Hermann: Ich denke schon. Das beginnt etwa mit der Befragung des Ministerpräsidenten, die zweimal im Jahr eingeplant wird. Der Regierungschef kann dann zu allen landespolitischen Themen befragt werden – ohne vorherige Ankündigung der Inhalte. Jede Fraktion hat aber nur vier Fragen frei. Das ist viel zu wenig, um wirklich in die Tiefe eines Themas vorzudringen. Wir hatten eine Ausweitung vorgeschlagen. Ähnlich ist es bei den „Dringlichen Anfragen“. Jede Fraktion darf eine zu jeder Plenarwoche einreichen, und es sind dazu dann spontan in der Sitzung fünf Nachfragen je Fraktion zulässig. Auch die Anzahl der Nachfragen erscheint mir zu gering, deshalb könnte man die Zahl auf zwei Fragen je Abgeordneten ausweiten, was dann wesentlich mehr wären. Diese Vorschläge hat die CDU den Fraktionen von SPD und Grünen übermittelt, bisher aber gibt es von dort keine Reaktion.

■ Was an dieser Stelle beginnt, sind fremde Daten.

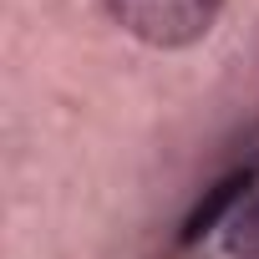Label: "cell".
<instances>
[{
  "mask_svg": "<svg viewBox=\"0 0 259 259\" xmlns=\"http://www.w3.org/2000/svg\"><path fill=\"white\" fill-rule=\"evenodd\" d=\"M229 0H102V11L122 36H133L153 51H188L198 46Z\"/></svg>",
  "mask_w": 259,
  "mask_h": 259,
  "instance_id": "obj_1",
  "label": "cell"
},
{
  "mask_svg": "<svg viewBox=\"0 0 259 259\" xmlns=\"http://www.w3.org/2000/svg\"><path fill=\"white\" fill-rule=\"evenodd\" d=\"M254 183H259V163H239V168H229L224 178H213V183L193 198V208L183 213V224H178V249H193V244H203L208 234H224L229 219L254 198Z\"/></svg>",
  "mask_w": 259,
  "mask_h": 259,
  "instance_id": "obj_2",
  "label": "cell"
},
{
  "mask_svg": "<svg viewBox=\"0 0 259 259\" xmlns=\"http://www.w3.org/2000/svg\"><path fill=\"white\" fill-rule=\"evenodd\" d=\"M224 254L229 259H259V188H254V198L229 219V229H224Z\"/></svg>",
  "mask_w": 259,
  "mask_h": 259,
  "instance_id": "obj_3",
  "label": "cell"
}]
</instances>
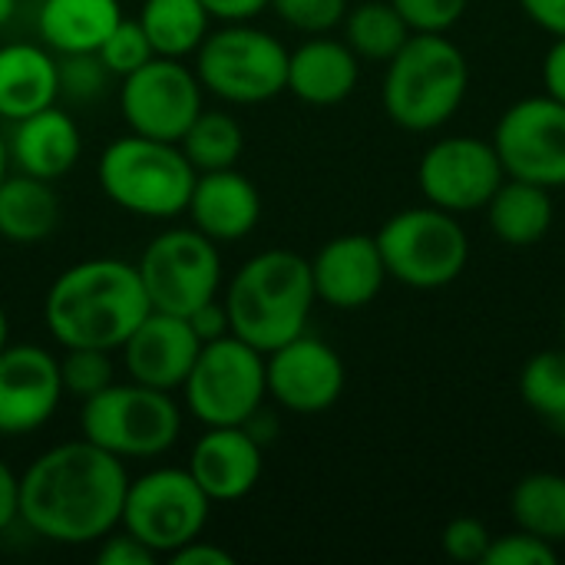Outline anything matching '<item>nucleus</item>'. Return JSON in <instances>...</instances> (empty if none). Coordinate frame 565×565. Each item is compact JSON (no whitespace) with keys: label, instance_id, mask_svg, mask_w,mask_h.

Rundblick-CvD Niklas Kleinwächter überreicht Carina Hermann die „Niedersächsin des Jahres“-Krone. | Foto: Link

Rundblick: Welches Kontrollinstrument der Opposition im Landtag ist Ihnen eigentlich am liebsten?

Hermann: Da gibt es viele Mittel, und es gilt jedes Mal abzuwägen, welches jetzt wohl angemessen ist. Ich bin ein Freund der Unterrichtungen. Die Opposition kann also von einem Ministerium verlangen, über bestimmte Themen einen Sachstandsbericht vorzutragen, entweder im Plenum direkt durch die Mitglieder der Landesregierung oder in den Ausschüssen. Das gibt dann Gelegenheit, an der Sache zu diskutieren und hierzu gezielt nachzufragen.

Rundblick: Die Cannabis-Freigabe ist ein Thema, das Sie sehr bewegt. Warum?

Hermann: Wir müssen eine gesunde Entwicklung der Kinder und Jugendlichen fördern. Das wird aber nicht mit der Freigabe von Drogen gelingen. Wir werden im Landtag eine Entschließung einbringen, mit der die Landesregierung aufgefordert wird, diesen unnötigen und schädlichen Gesetzentwurf der Ampel-Regierung im Bundesrat abzulehnen. Ministerpräsident Stephan Weil muss sich hier gegenüber seinem Koalitionspartner, den Grünen, durchsetzen.

Dieser Artikel erschien am 4.3.2024 in Ausgabe #041.